Sunday, August 14, 2016

Forest Service Spends 52% of Annual Budget Fighting Fires

On August 4th, 2015 the US Forest Service released a report on fire fighting claiming fighting wildfires now consumes 52% of its annual budget.

2007 wildfires across Oregon, Idaho and Montana as viewed from the International Space Station. More than 850,000 acres in Idaho burned destroying more than  $10 billion in timber and lost revenue to the state and local communities. 

The report titled The Rising Cost of Fire Operations: Effects on the Forest Service’s Non-Fire Work states that in 2015, wildfires consumed more than half of the agency's budget. Compared to 16% of the Forest Service's total budget used to fight wildfires in 1994.

That same year,  the US Forest Service collected more money from timber sales ($3 billion) than it cost to operate the Forest Service  ($2.7 billion).

The agency contributed  $302 million to the general fund of the US Treasury,  according to a report by the Government Accountability Office. Making the Forest Service in 1994 to be one of the only federal agencies to put more back into the government than it costs the taxpayers to fund the agency.

Sadly,  the Forest Service now competes with other government programs and has become a net drain on society.

The report says that the costs for fighting wildfires is expected to devour a whopping 67% or more of Forest Service resources by the year 2025.

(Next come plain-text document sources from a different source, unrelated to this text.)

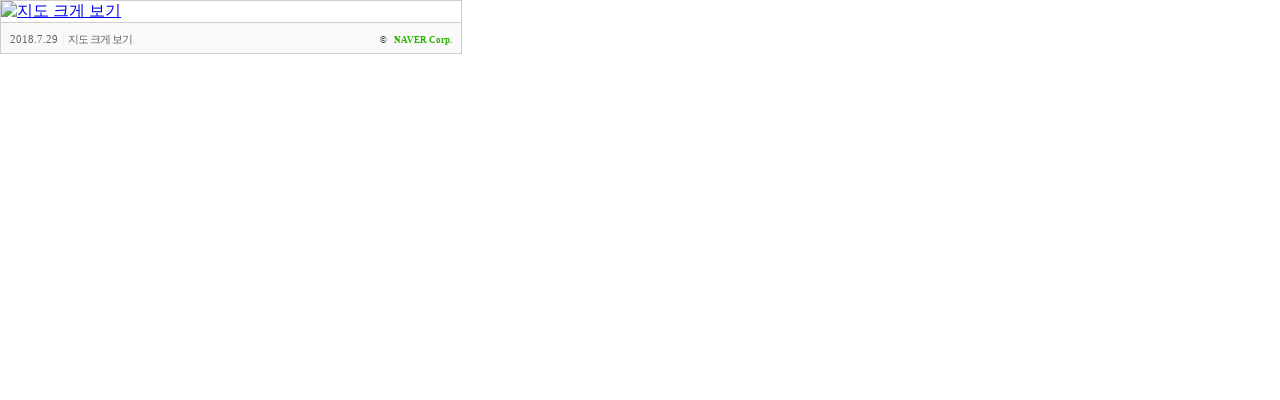

--- FILE ---
content_type: text/html
request_url: https://seoulpe.com/map.html
body_size: 1183
content:
<!DOCTYPE HTML PUBLIC "-//W3C//DTD HTML 4.01 Transitional//EN" "http://www.w3.org/TR/html4/loose.dtd">
<html lang="ko" xmlns:v="urn:schemas-microsoft-com:vml">
<head>
	<meta http-equiv="Content-Type" content="text/html; charset=UTF-8">
	<title>서울기술사 지도</title>
<style type="text/css">
<!--
body {
	margin-left: 0px;
	margin-top: 0px;
	margin-right: 0px;
	margin-bottom: 0px;
}
-->
</style>
</head>
<body topmargin=0  left-margin=0>
<table cellpadding="0" cellspacing="0" width="462"> <tr> <td style="border:1px solid #cecece;"><a href="https://map.naver.com/?query=7ISc7Jq47Yq567OE7IucIOykkeq1rCDspJHrprzroZwgMzQ%3D&searchCoord=&tab=1&lng=b349db4438e53de16f11ce6bd5a3c382&type=ADDRESS&mapMode=0&mpx=eb274c099417b930084f4f390d2c413bac46767c9760eb2880ecec539a4e5f7ffca948c5b21bd96240070f72c8ea57c1&lat=05142e1badf768101b4b586d742329c3&dlevel=12&enc=b64&menu=location&__fromRestorer=true" target="_blank"><img src="http://prt.map.naver.com/mashupmap/print?key=p1532848875550_-1626621151" width="460" height="340" alt="지도 크게 보기" title="지도 크게 보기" border="0" style="vertical-align:top;"/></a></td> </tr> <tr> <td> <table cellpadding="0" cellspacing="0" width="100%"> <tr> <td height="30" bgcolor="#f9f9f9" align="left" style="padding-left:9px; border-left:1px solid #cecece; border-bottom:1px solid #cecece;"> <span style="font-family: tahoma; font-size: 11px; color:#666;">2018.7.29</span>&nbsp;<span style="font-size: 11px; color:#e5e5e5;">|</span>&nbsp;<a style="font-family: dotum,sans-serif; font-size: 11px; color:#666; text-decoration: none; letter-spacing: -1px;" href="https://map.naver.com/?query=7ISc7Jq47Yq567OE7IucIOykkeq1rCDspJHrprzroZwgMzQ%3D&searchCoord=&tab=1&lng=b349db4438e53de16f11ce6bd5a3c382&type=ADDRESS&mapMode=0&mpx=eb274c099417b930084f4f390d2c413bac46767c9760eb2880ecec539a4e5f7ffca948c5b21bd96240070f72c8ea57c1&lat=05142e1badf768101b4b586d742329c3&dlevel=12&enc=b64&menu=location&__fromRestorer=true" target="_blank">지도 크게 보기</a> </td> <td width="98" bgcolor="#f9f9f9" align="right" style="text-align:right; padding-right:9px; border-right:1px solid #cecece; border-bottom:1px solid #cecece;"> <span style="float:right;"><span style="font-size:9px; font-family:Verdana, sans-serif; color:#444;">&copy;&nbsp;</span>&nbsp;<a style="font-family:tahoma; font-size:9px; font-weight:bold; color:#2db400; text-decoration:none;" href="http://www.nhncorp.com" target="_blank">NAVER Corp.</a></span> </td> </tr> </table> </td> </tr> </table>
</body>
</html>				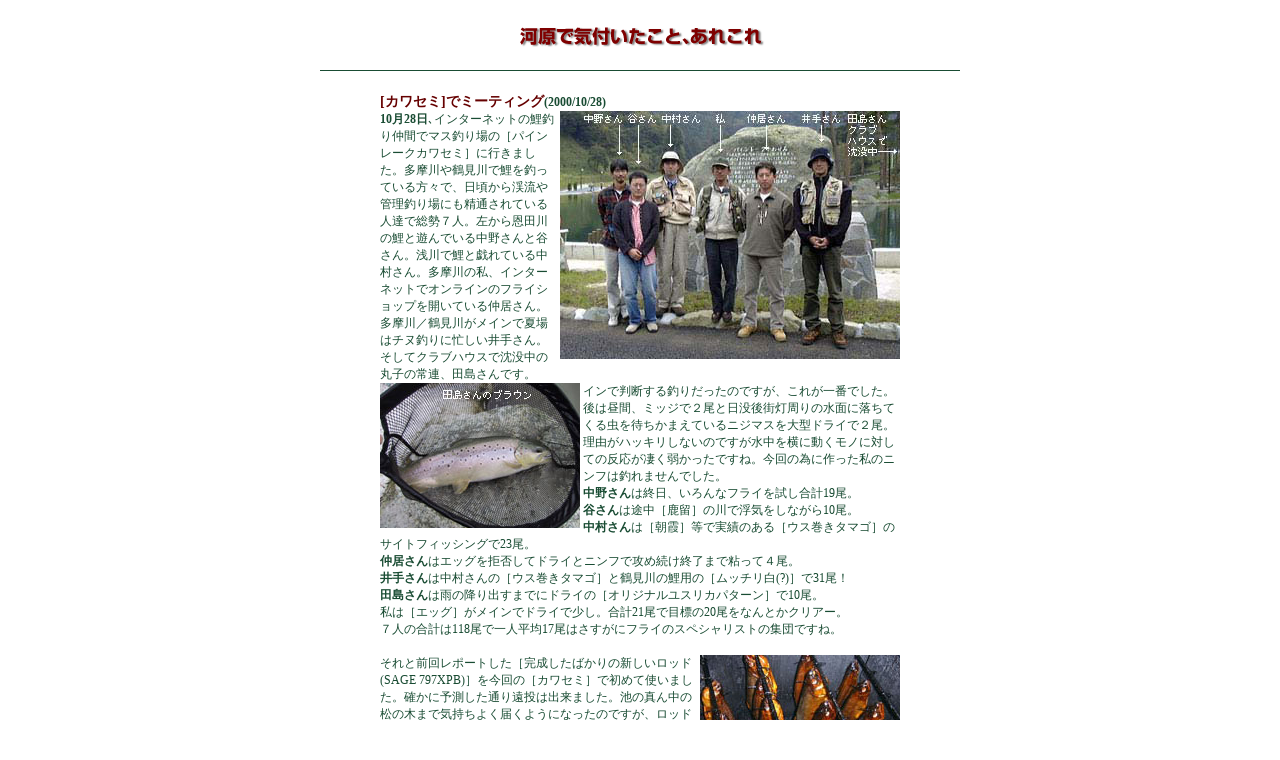

--- FILE ---
content_type: text/html
request_url: https://www.level4.jp/carp_fly/now/2000/00_10_28.htm
body_size: 1721
content:
<html>

	<head>
		<meta http-equiv="content-type" content="text/html;charset=x-sjis">
		<meta name="generator" content="Adobe GoLive 4">
		<title>[カワセミ]でミーティング(2000/10/28)</title>
		<link rel="stylesheet" href="../../ss-base.css">
	</head>

	<body text="#003300" bgcolor="white">
		<div align="center">
			<br>
			<table width="640" border="0" cellspacing="0" cellpadding="0" height="22" bgcolor="#cccccc">
				<tr height="18">
					<td width="100%" align="center" height="18" bgcolor="white"><img height="22" width="358" src="../../image/now/goto/ty-now-1.gif"></td>
				</tr>
			</table>
			<br>
			<img src="../../image/all/line-g.gif" alt="line" height="9" width="640" border="0"><br>
			<br>
			<table width="640" border="0" cellspacing="0" cellpadding="0">
				<tr>
					<td width="100%" valign="top" align="center">
						<table width="520" border="0" cellspacing="0" cellpadding="0">
							<tr>
								<td width="100%"><span class="h-2">[カワセミ]でミーティング</span><span class="base"><b>(2000/10/28)</b></span><br>
									<img src="../../image/now/2000/001028-1.jpg" width="340" height="248" align="RIGHT">
<span class="base"><b>10月28日</b>､インターネットの鯉釣り仲間でマス釣り場の［パインレークカワセミ］に行きました。多摩川や鶴見川で鯉を釣っている方々で、日頃から渓流や管理釣り場にも精通されている人達で総勢７人。左から恩田川の鯉と遊んでいる中野さんと谷さん。浅川で鯉と戯れている中村さん。多摩川の私、インターネットでオンラインのフライショップを開いている仲居さん。多摩川／鶴見川がメインで夏場はチヌ釣りに忙しい井手さん。そしてクラブハウスで沈没中の丸子の常連、田島さんです。<br>
										
									
<img src="../../image/now/2000/001028-2.jpg" width="200" height="145" align="LEFT">インで判断する釣りだったのですが、これが一番でした。後は昼間、ミッジで２尾と日没後街灯周りの水面に落ちてくる虫を待ちかまえているニジマスを大型ドライで２尾。理由がハッキリしないのですが水中を横に動くモノに対しての反応が凄く弱かったですね。今回の為に作った私のニンフは釣れませんでした。<br>
										<b>中野さん</b>は終日、いろんなフライを試し合計19尾。<br>
										<b>谷さん</b>は途中［鹿留］の川で浮気をしながら10尾。<br>
										<b>中村さん</b>は［朝霞］等で実績のある［ウス巻きタマゴ］のサイトフィッシングで23尾。<br>
										<b>仲居さん</b>はエッグを拒否してドライとニンフで攻め続け終了まで粘って４尾。<br>
										<b>井手さん</b>は中村さんの［ウス巻きタマゴ］と鶴見川の鯉用の［ムッチリ白(?)］で31尾！<br>
										<b>田島さん</b>は雨の降り出すまでにドライの［オリジナルユスリカパターン］で10尾。<br>
										
									
									
								私は［エッグ］がメインでドライで少し。合計21尾で目標の20尾をなんとかクリアー。<br>
										
									
									
									
								７人の合計は118尾で一人平均17尾はさすがにフライのスペシャリストの集団ですね。<br>
<br>
										
									
									
								<img src="../../image/now/2000/001028-3.jpg" width="200" height="145" align="RIGHT">それと前回レポートした［完成したばかりの新しいロッド(SAGE 797XPB)］を今回の［カワセミ］で初めて使いました。確かに予測した通り遠投は出来ました。池の真ん中の松の木まで気持ちよく届くようになったのですが、ロッドのアクションが硬すぎて、このサイズのマスの繊細なドライフライの釣りには適していませんね。合わせ切れや途中バラシが多く悔しい思いを何度もしました。シンキングラインでグイグイ引く釣りにはいいかもしれないのですが、シンキングはあまり得意ではないので鯉釣り専用にする予定です。</span></td>
							</tr>
						</table>
				  </td>
				</tr>
			</table>
			<br>
			<a href="#" onclick="window.close()"><img src="../../image/all/close.gif" alt="" height="20" width="52" border="0"></a><br>
			<img src="../../image/all/line-g.gif" alt="line" height="9" width="640" border="0">
			<table width="640" border="0" cellspacing="0" cellpadding="0">
				<tr>
					<td>
						<div align="center">
							<span class="s-1"><a href="../../sitemap.htm" target="_self" class="link-R">サイトマップへ</a><br>
								Copyright &copy; 2000 Katsumasa Fujita</span></div>
					</td>
				</tr>
			</table>
		</div>
	</body>

</html>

Unwilling to admit failure or to put the blame where it belongs: Washington DC, the Forest Service blames a boogeyman it calls "climate change".

What has really "changed" since 1994 is not the climate. But instead: the Forest Service's belief that a thinned forest is a healthy forest. And that letting dying, disease infested ladder fuels stand 10,000 trees per acre thick beneath a canopy of old growth forests is far better than letting human hands take advantage of a renewable resource. Plus,  the Forest Service apparently believes it is better to buy lumber from clear cutting sources in rain forests and to let American forests literally go up in smoke.

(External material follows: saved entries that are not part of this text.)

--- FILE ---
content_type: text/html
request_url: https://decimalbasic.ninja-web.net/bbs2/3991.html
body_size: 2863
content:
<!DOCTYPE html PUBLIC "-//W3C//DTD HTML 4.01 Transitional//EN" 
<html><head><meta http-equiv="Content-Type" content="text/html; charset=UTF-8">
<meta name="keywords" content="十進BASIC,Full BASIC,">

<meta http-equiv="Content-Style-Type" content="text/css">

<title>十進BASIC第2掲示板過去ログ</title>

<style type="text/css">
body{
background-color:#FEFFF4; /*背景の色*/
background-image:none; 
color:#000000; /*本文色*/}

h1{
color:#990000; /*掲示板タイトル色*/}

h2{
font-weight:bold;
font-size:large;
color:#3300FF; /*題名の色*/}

The real theme of the Forest Service report is that they need more money to do the job that they haven't been doing.

Which is a far cry from the Forest Service of yesteryear, that netted a positive cash flow into the US Treasury. Back when American forests used to be healthy,  dead trees were hard to find, and the Forest Service focused more on serving people and caring for the land.

Instead of today's Forest Service,  which focuses on burning down family cabins, destroying long used public roads, and figuring out more ways than not to lock the American people out of the forests they own.